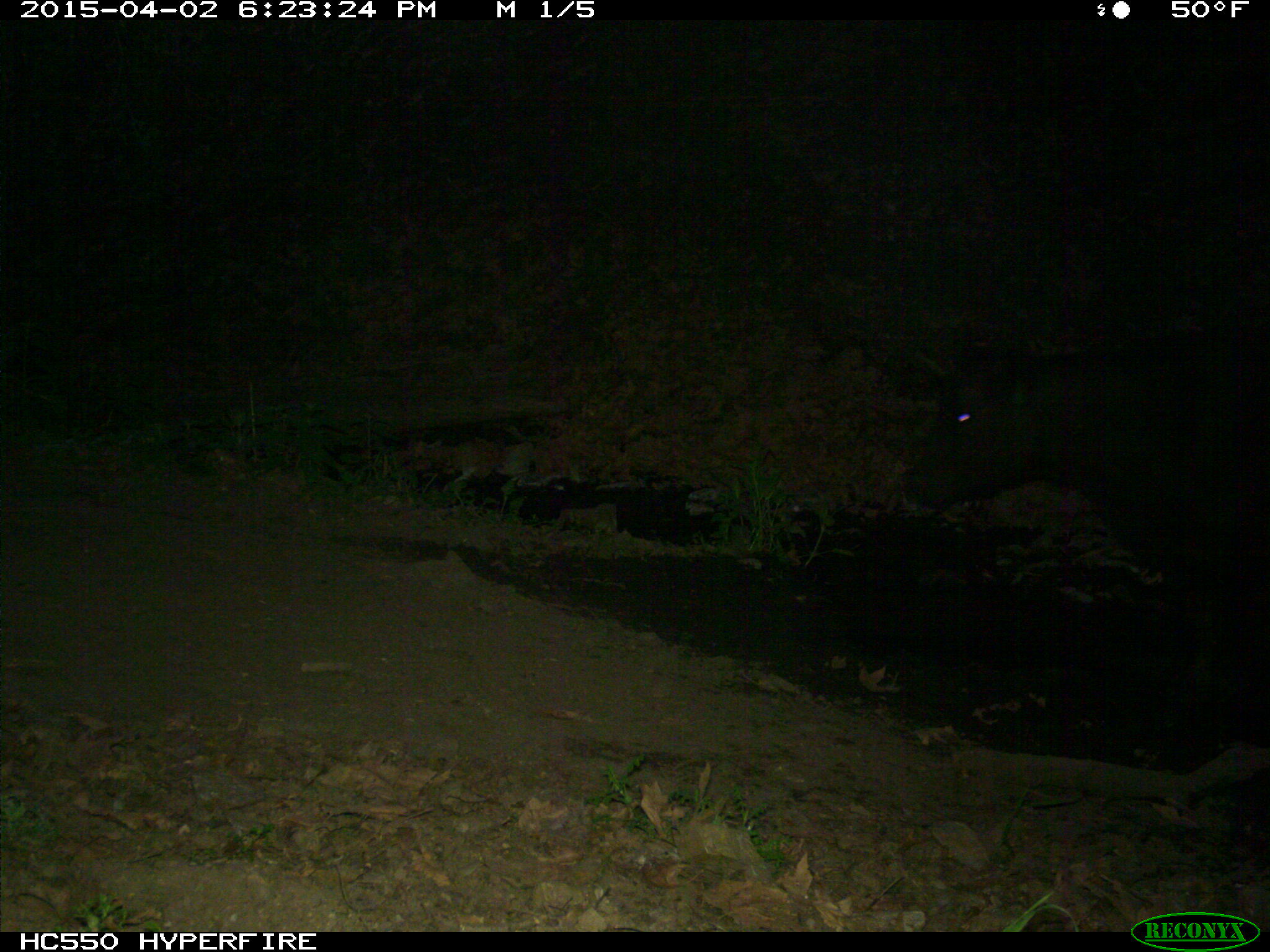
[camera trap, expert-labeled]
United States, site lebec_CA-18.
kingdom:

PROMPT: The pictures alone are to be left out when the data above is copied; all else must match exactly.

ANSWER TO THE EXERCISE:
[camera trap, expert-labeled]
United States, site lebec_CA-18.
kingdom:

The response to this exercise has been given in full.